2060年には千葉市や世田谷区に匹敵する人口が毎年消えるとも予測される(自民党「出産費用等の負担軽減を進める議員連盟」の小渕優子会長[中央]=5月16日)  (C)時事

   日本はいま様々な問題を抱えているが、最も深刻な問題は人口減少だ。周知のとおり、日本の総人口は今後100年間で急激に減少し、2080年頃には2010年と比較して人口が半減することが見込まれている。しかも、国立社会保障・人口問題研究所の「日本の将来推計人口」(平成29年推計、出生中位・死亡中位)によると、人口減少のスピードは今後勢いを増していく。
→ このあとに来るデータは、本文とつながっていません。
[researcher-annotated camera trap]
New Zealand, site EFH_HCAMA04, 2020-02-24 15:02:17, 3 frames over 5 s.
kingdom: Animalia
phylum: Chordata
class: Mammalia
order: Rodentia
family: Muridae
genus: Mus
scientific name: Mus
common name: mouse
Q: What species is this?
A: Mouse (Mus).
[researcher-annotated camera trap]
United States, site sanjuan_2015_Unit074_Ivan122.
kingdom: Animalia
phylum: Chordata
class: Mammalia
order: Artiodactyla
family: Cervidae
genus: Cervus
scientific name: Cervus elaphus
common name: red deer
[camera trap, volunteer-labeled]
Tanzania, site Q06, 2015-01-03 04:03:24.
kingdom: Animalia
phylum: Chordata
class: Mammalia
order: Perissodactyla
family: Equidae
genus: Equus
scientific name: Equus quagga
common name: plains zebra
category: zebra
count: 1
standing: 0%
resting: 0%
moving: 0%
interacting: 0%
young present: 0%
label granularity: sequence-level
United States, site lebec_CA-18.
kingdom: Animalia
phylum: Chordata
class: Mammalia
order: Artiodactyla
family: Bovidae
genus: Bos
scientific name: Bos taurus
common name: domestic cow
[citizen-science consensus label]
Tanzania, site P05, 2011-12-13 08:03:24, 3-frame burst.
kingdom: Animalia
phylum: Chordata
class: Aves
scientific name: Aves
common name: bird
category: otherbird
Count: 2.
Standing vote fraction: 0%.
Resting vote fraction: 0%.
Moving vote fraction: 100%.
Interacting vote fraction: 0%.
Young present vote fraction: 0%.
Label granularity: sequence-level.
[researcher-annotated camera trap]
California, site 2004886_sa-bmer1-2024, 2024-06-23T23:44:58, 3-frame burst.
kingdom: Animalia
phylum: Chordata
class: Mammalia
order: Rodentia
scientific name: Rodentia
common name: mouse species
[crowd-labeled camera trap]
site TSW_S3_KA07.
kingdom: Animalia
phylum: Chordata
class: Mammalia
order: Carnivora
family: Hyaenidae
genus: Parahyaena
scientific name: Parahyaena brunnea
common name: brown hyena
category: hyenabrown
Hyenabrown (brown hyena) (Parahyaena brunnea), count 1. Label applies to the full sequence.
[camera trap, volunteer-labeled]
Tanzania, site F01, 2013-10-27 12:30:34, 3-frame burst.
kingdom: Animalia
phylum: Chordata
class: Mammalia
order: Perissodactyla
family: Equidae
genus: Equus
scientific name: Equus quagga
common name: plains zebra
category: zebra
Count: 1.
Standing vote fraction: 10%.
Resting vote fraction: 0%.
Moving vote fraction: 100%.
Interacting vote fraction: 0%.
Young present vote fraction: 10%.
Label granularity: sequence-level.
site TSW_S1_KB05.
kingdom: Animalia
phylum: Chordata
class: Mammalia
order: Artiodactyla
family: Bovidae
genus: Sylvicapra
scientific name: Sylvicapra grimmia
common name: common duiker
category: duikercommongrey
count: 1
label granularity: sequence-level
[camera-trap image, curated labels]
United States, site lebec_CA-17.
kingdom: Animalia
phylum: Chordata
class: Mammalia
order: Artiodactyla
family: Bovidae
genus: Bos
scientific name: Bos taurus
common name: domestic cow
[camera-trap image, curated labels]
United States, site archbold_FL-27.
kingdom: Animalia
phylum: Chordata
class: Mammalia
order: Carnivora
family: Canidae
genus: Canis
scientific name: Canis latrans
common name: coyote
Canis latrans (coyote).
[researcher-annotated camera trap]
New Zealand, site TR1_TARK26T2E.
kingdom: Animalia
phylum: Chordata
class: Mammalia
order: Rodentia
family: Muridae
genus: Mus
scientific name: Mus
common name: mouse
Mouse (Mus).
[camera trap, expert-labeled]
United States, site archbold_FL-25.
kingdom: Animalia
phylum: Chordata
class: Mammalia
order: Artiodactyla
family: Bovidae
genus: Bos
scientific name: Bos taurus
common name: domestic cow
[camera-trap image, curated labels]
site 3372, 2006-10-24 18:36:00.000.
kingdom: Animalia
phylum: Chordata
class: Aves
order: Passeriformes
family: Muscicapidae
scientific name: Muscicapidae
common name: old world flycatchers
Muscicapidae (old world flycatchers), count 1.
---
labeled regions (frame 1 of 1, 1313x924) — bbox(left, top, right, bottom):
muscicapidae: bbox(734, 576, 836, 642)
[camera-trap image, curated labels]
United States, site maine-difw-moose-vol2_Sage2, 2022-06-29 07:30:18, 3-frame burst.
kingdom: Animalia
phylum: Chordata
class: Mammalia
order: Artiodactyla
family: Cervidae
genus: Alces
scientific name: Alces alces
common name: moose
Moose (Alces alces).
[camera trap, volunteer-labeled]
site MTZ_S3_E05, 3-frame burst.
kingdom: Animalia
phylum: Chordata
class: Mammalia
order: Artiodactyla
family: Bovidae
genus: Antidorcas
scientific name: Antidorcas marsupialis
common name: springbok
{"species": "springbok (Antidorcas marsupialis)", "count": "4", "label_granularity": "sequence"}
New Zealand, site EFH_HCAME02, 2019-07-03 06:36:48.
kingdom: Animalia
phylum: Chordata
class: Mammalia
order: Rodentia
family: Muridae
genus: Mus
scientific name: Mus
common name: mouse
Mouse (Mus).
   現在の人口減少率はまだ僅かだが、2025年は0.50%、40年は0.79%、60年には1%となる。「減少率」で見ると大きな減少に見えないものの、「減少数」で把握すると印象が異なる。

   2025年の人口減少数は62万人、40年は88万人、60年は94万人という予測である。62万人という減少数は、現在の東京都江戸川区の人口に近く、94万人という減少数は現在の千葉県千葉市の人口(約96万人)や東京都世田谷区(約90万人)に近い。この規模の人口が、日本から毎年消えて行くのだ。